How do you help your students strengthen their Digital Literacy skills...to read carefully, think critically, and evaluate resources for reliability? For a quick guide to multiple resources to investigate, click here; otherwise, below are a few overviews and suggestions to increase your own digital literacy competencies.

Digital Literacy

“What's the locus of control? How do we connect all of our classrooms to be globally connected so that we can have authentic conversations?" Alan November reminds educators of our job to help students ask the most pertinent questions when researching and to help them be critical users of technology.

Follow the link here to access a wealth of digital literacy resources. One benefit of my Fulbright TGC experience was gaining access to curated lists of sources, which I continue to access, learn from, and incorporate into my curriculum. 

Quick Link: SIFT - The Four Moves: How to Sort Truth from Fiction. Here's a helpful overview from The University of Chicago's Library.

Quick Link: News Literacy Project's Checkology for the 23-24 school year! Strengthen your students' media literacy skills!

Step 1: Where To Begin?

How to integrate technology into your instruction.

Dr. Ruben Puentedura, creator of the SAMR Model

An explanation of the SAMR model with examples of deepening your curriculum by marrying technology with students' interests.

I love using StoryCorps when teaching Speaking and Listening skills with my English classes because doing so provides students with the opportunity to discover the global history of their own families.

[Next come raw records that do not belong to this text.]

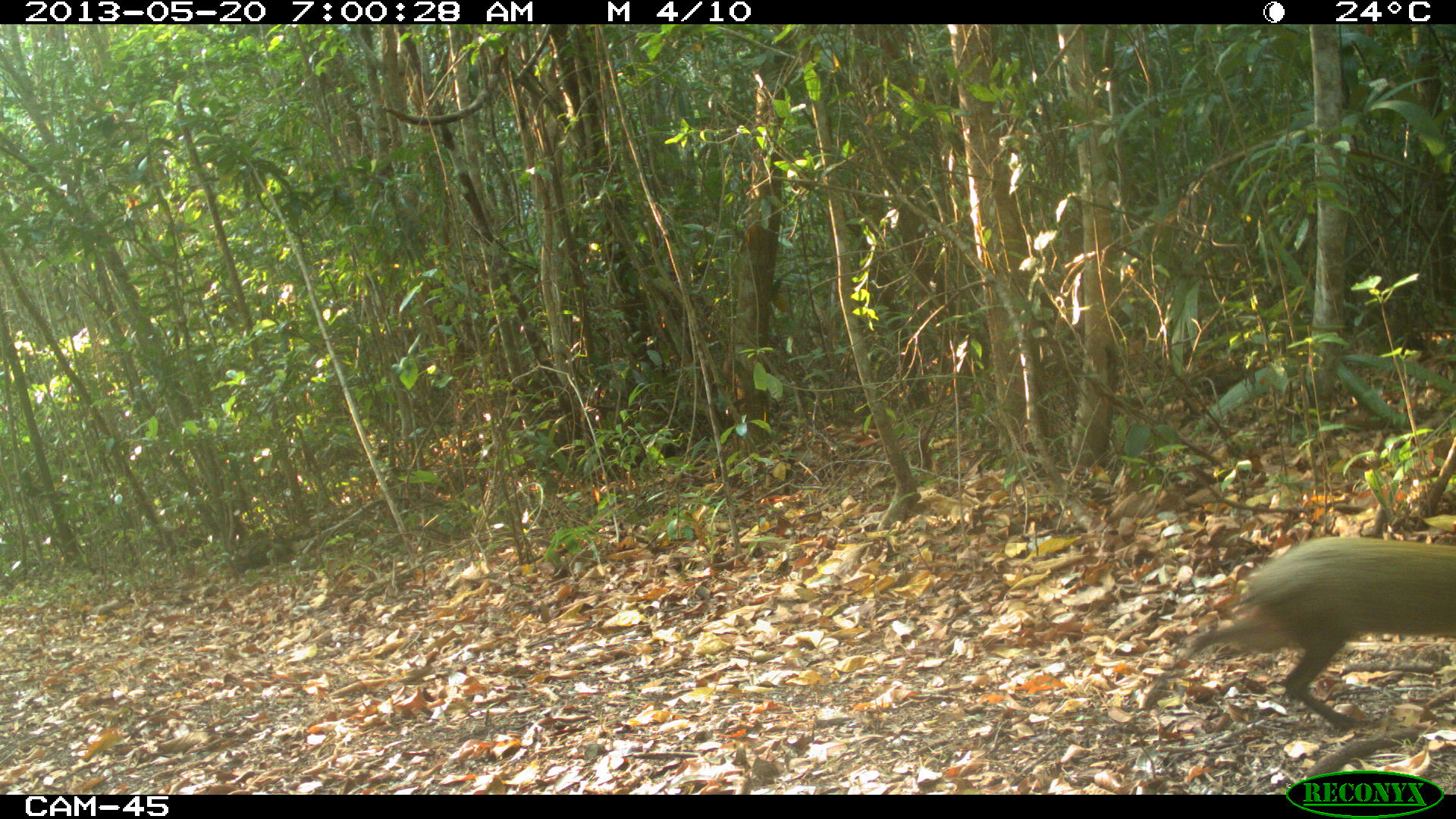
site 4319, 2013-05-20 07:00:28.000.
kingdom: Animalia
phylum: Chordata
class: Mammalia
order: Rodentia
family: Dasyproctidae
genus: Dasyprocta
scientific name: Dasyprocta punctata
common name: central american agouti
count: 1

One of my students discovered that his grandfather marched with Mahatma Gandhi during one of India's salt marches. Another learned that her grandmother lived on an army base in the pacific during World War Two. Most come away with new perspectives about their own family's global connections, making the activity a gateway into larger discussions of their global connections and potential impact.

The Great Thanksgiving Listen blends all of the Global Competencies into one assignment: Students investigate the world through their own families; they learn the value of listening in order to gain a new perspective with someone they already know (or think they know); they then communicate what they learned through a presentation to our class; and thereafter, they take action by creating a project for a wider audience that communicates what they discovered about their own families. 

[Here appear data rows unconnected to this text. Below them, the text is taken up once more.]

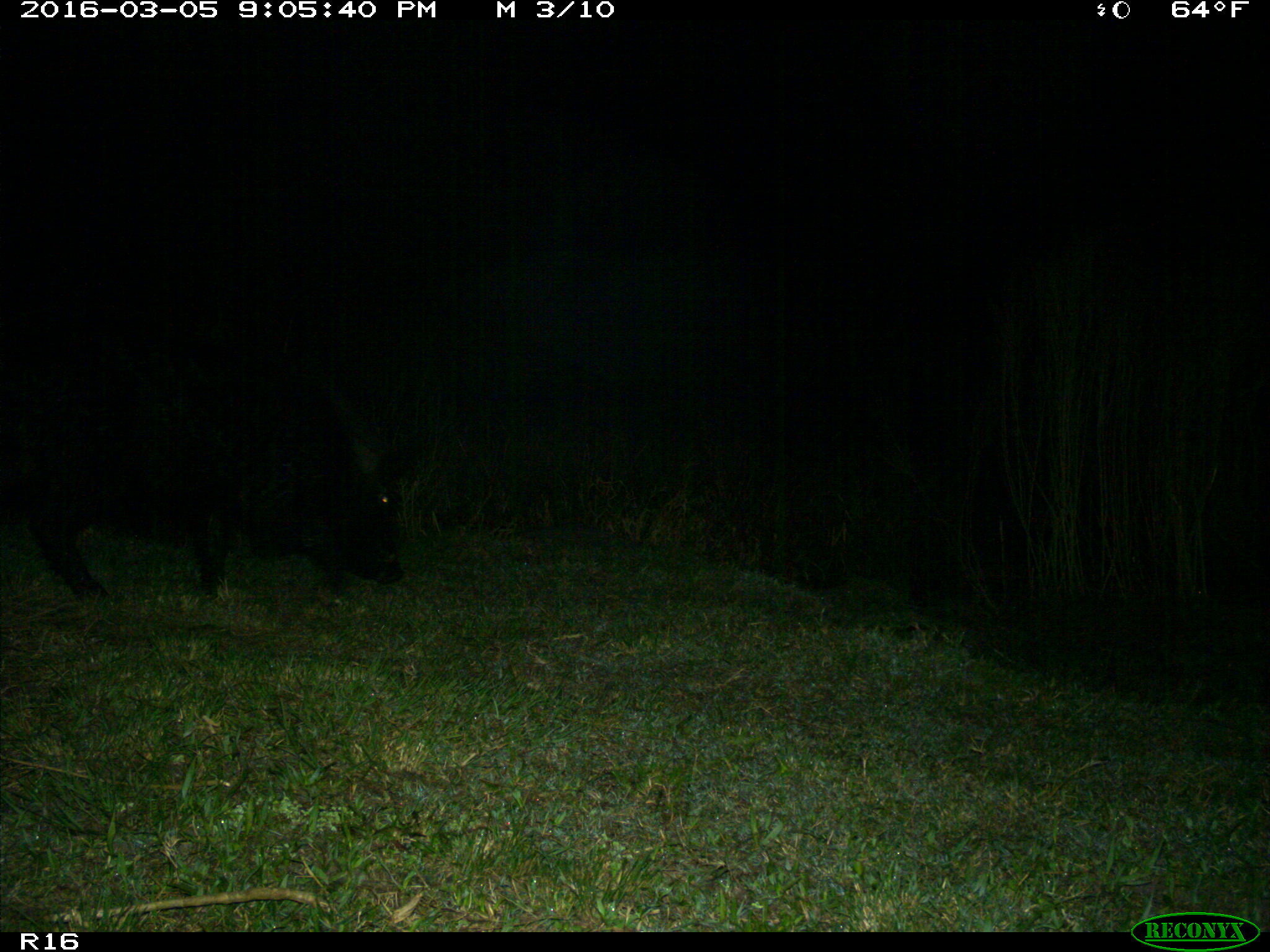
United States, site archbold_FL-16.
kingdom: Animalia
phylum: Chordata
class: Mammalia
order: Artiodactyla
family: Suidae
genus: Sus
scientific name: Sus scrofa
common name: wild boar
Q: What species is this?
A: Sus scrofa (wild boar).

Tips: Our Sophomore English team created a Padlet for additional references and information that students and parents can access throughout the initiative. The unit as a whole provides an authentic audience for ELA CC Speaking & Listening Standards.

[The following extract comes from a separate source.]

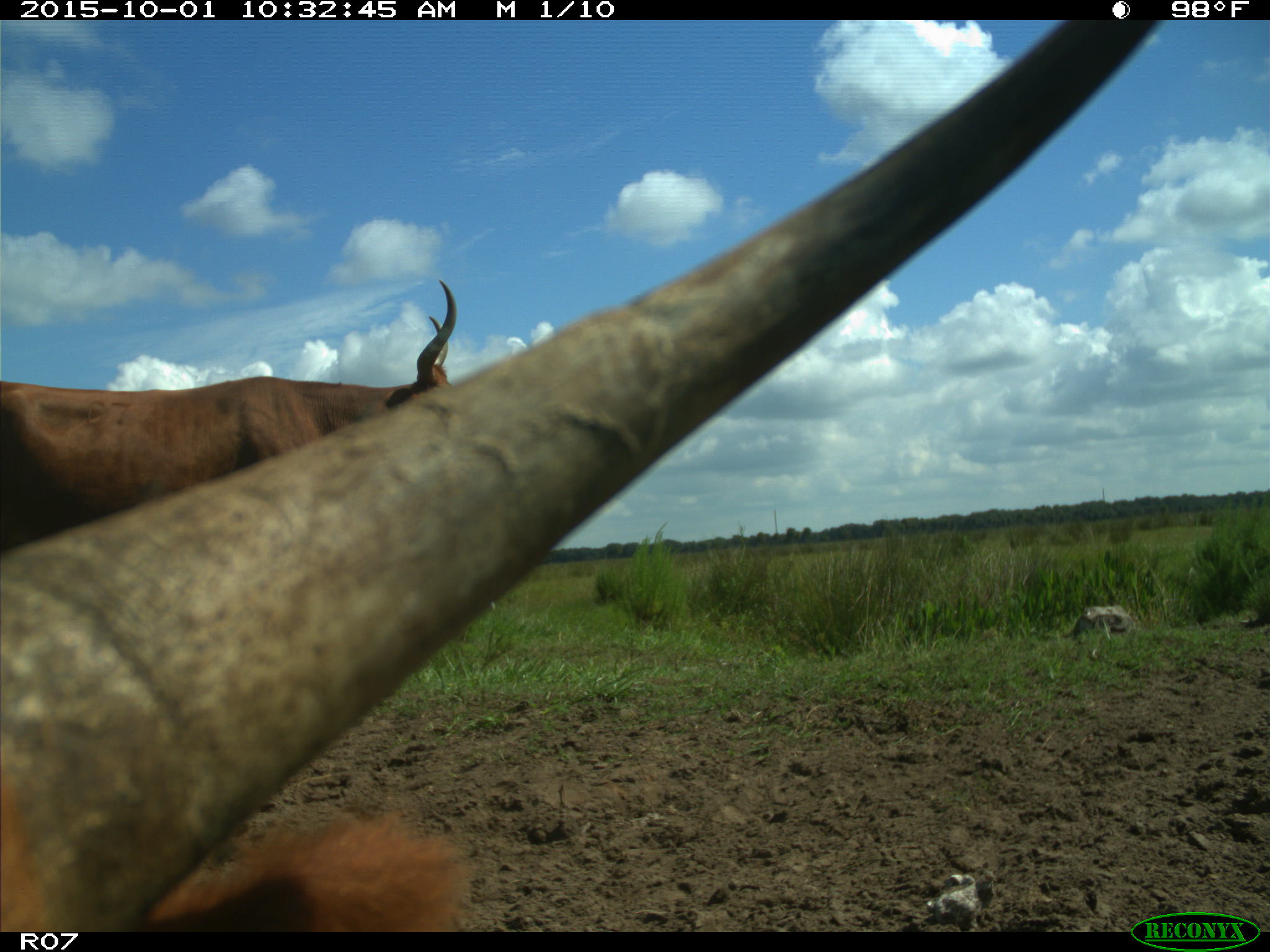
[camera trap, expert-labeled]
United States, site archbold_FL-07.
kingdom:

Good Health and Well-Being Youth Mental Health (1).pdf

UN Sustainable Development Goals

Using Google Earth, Flipgrid, Skype, WhatsApp, & Padlet to connect classrooms around the country & world to investigate, recognize perspectives, communicate ideas, and take action to address the UN Sustainable Development Goals.

Making connections with fellow educators across the country and globe and bringing our students together is one of the most immediate and enjoyable ways to develop students' global competencies. The audience with whom they're working and collaborating now has a name and a face, and students attend to their work in a more authentic and invested manner. Everything they do, say, and create occurs in real time and with a real purpose, so the end results go well beyond a grade. 

I've worked with partners in the Czech Republic and new friends in Pennsylvania on various classroom projects, one of which was to study how one UN SDGs manifested itself in our respective communities. Students researched a specific goal, created an infographic, made and posted videos on Flipgrid, analyzed similarities and differences, and communicated their learning towards the goal of taking action to address that UN SDG goal in their local and global communities. Students used Google Earth and various means of communicating across countries and time zones - Skype, Zoom, WhatsApp, etc. - to collaborate with fellow students, all of which work to deepen their global competencies.

For further information on incorporating the UN SDGs into your curriculum, access the SDGs Teaching Guide & Resources.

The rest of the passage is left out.